-- Entries shown follows --

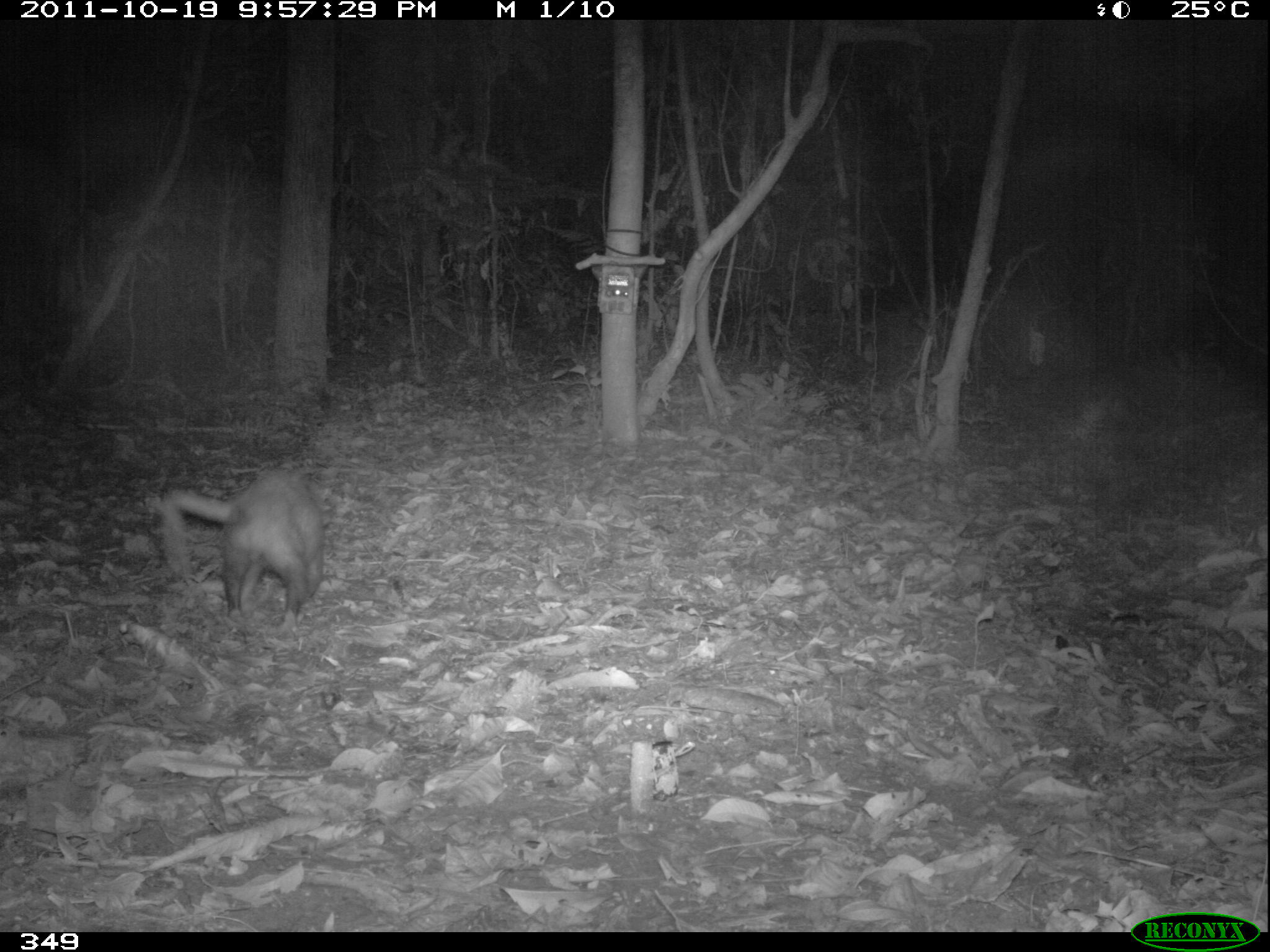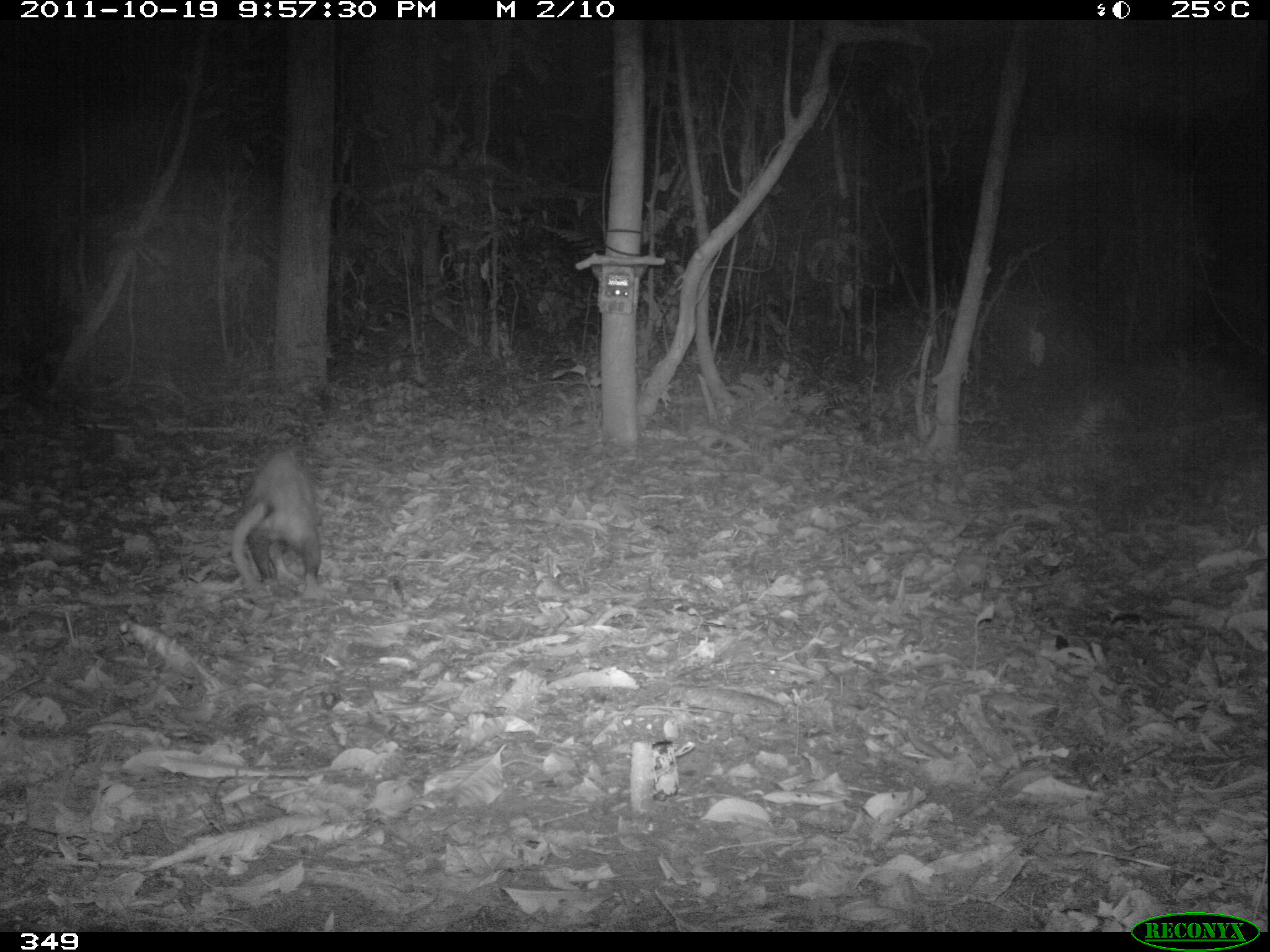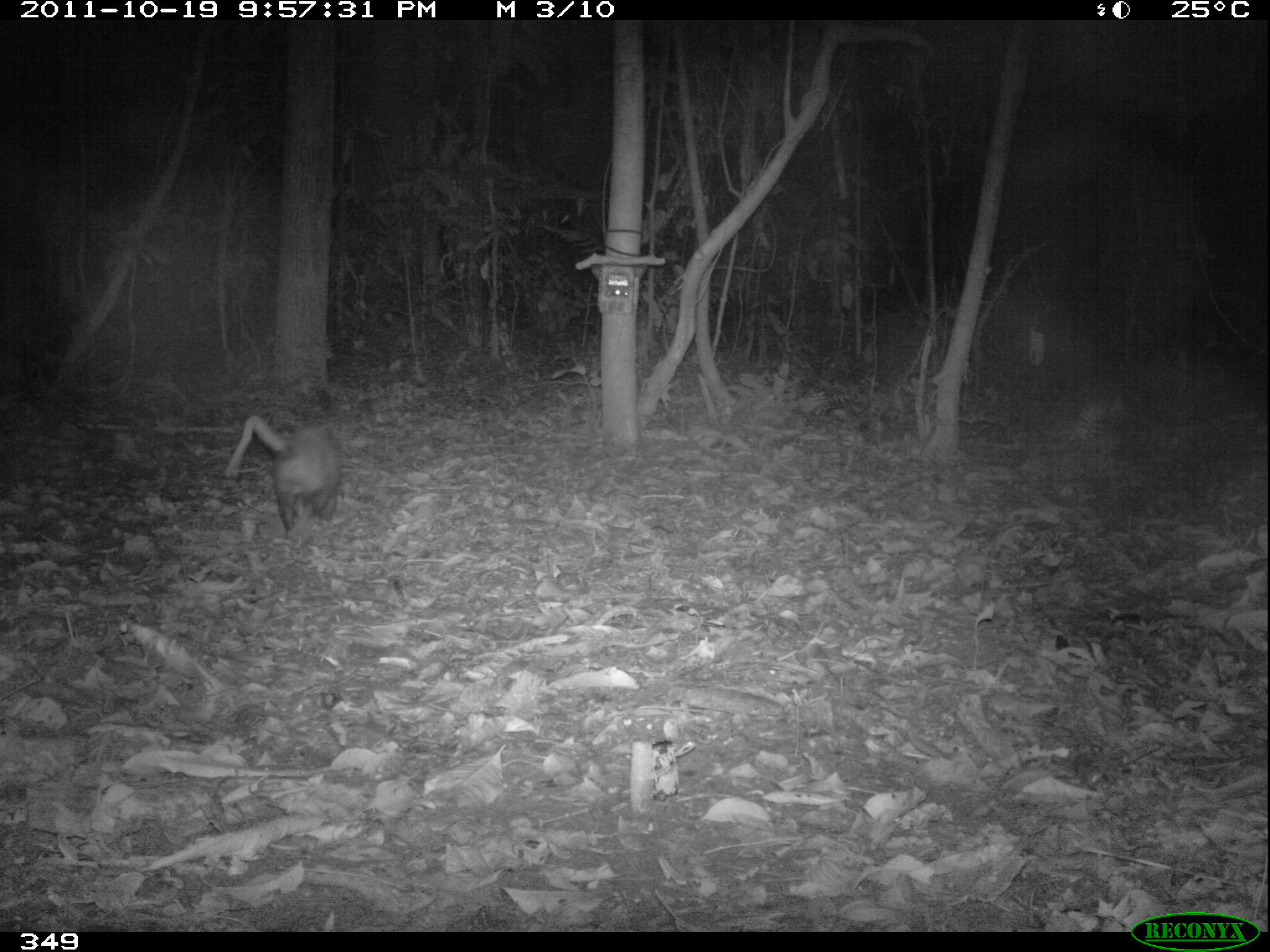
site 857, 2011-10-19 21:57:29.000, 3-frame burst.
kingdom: Animalia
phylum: Chordata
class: Mammalia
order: Didelphimorphia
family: Didelphidae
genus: Didelphis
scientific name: Didelphis marsupialis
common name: southern opossum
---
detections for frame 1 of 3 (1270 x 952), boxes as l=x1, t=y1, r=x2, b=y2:
didelphis marsupialis: l=162, t=462, r=324, b=631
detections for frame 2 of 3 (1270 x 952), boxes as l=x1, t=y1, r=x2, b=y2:
didelphis marsupialis: l=226, t=446, r=328, b=601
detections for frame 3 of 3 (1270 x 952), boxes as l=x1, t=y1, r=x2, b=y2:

-- Entries shown concluded --

▶ Problem to solve
Having found the line with "family: Didelphidae", please set it down along with every line after it through the end of the material above, exactly and with nothing added.

▶ Your solution
family: Didelphidae
genus: Didelphis
scientific name: Didelphis marsupialis
common name: southern opossum
---
detections for frame 1 of 3 (1270 x 952), boxes as l=x1, t=y1, r=x2, b=y2:
didelphis marsupialis: l=162, t=462, r=324, b=631
detections for frame 2 of 3 (1270 x 952), boxes as l=x1, t=y1, r=x2, b=y2:
didelphis marsupialis: l=226, t=446, r=328, b=601
detections for frame 3 of 3 (1270 x 952), boxes as l=x1, t=y1, r=x2, b=y2:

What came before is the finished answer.